Семь рек Рима (Олейник) - страница 107

Второе, что меня беспокоило гораздо больше, касалось моей одежды — она стала стремительно изнашиваться, ветшать, на ткани появились прорехи, и вскоре я уже разгуливал голым по пояс.

Люди в аду издевались друг над другом со сладострастием истинных садистов. Сколько мольб, стонов, криков, молений я слышал каждый час — и ничто это не действовало. Человеческую плоть рвали, жгли, уничтожали сотней разных методов. Человеческую плоть здесь не просто мучили — здесь ее лишали достоинства, и сердце мое билось все медленнее, потому что хотело остановиться, видя этот ужас.

На следующий день вместо Гая у меня был другой провожатый, и человек, оказавшийся в его власти, был подвержен им таким зверствам, что я едва не набросился на него. Но это был всего лишь второй день. Вернее, начало второго дня.

Сутки в аду длятся словно годы — я переходил из подвала в подвал, и мне казалось, что я погружаюсь все глубже, на самое дно.

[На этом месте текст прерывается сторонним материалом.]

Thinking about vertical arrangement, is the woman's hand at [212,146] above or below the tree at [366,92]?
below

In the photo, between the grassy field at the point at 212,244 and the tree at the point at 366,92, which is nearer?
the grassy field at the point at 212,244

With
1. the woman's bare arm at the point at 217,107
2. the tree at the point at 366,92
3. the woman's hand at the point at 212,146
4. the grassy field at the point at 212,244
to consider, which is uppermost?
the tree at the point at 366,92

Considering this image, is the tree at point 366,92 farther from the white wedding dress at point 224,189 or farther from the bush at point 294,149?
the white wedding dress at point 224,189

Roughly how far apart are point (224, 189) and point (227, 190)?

Гая из Александрии я повстречал на третий день, и он не узнал меня. Ему было нелегко это сделать, потому что я застал его вниз головой, как он мне и говорил.

Подвешенный на крюке, Гай, как видно, висел уже долго — голова его распухла, кожа на ней была багрово-красного цвета еще и потому, что турок, пытавший его, бил по голове деревянной палкой. Когда я вошел, он с такой силой нанес удар, что палка сломалась — книжник получил передышку, пока его мучитель выбирал новый инструмент.

На этот раз он выбрал длинный, тонкий и, как видно, очень острый нож. Он был хищен и азартен — этот мучитель. Подойдя к александрийцу, он оттянул кожу на одной из ягодиц и быстрым движением срезал ее. Гай закричал.

Методично срезая кожу с одной стороны, мучитель обнажил мышцы на ноге у книжника. Книжник кричал так сильно и так кусал свой язык, что скоро тот распух и, черный и толстый, бессильно вывалился изо рта.

Истязание длилось и длилось, пока не обнажились мышцы на обеих ногах, и стало похоже, что александриец составлен из двух частей — красные ноги и голова, белые руки и тело.

Последним машущим, распахивающим ударом башибузук рассек живот, и внутренности вывалились, повиснув у Гая на груди. В этот момент стрелки совершили последний невидимый шаг, и вот он стоял передо мной целый и здоровый. Он улыбался — Гай из Александрии.

— Видели, что он со мной сделал? — спросил он. — Как думаете, может быть, посадить его все-таки на кол или отрезать все, что выступает, и заставить съесть?

— После увиденного, я… — пробормотал я, — начинаю думать, что кол будет самым меньшим…

— А вот и нет, — покачал головой книжник. — Значит, вы ничего не поняли. Ну-ка, на четвереньки! — скомандовал он.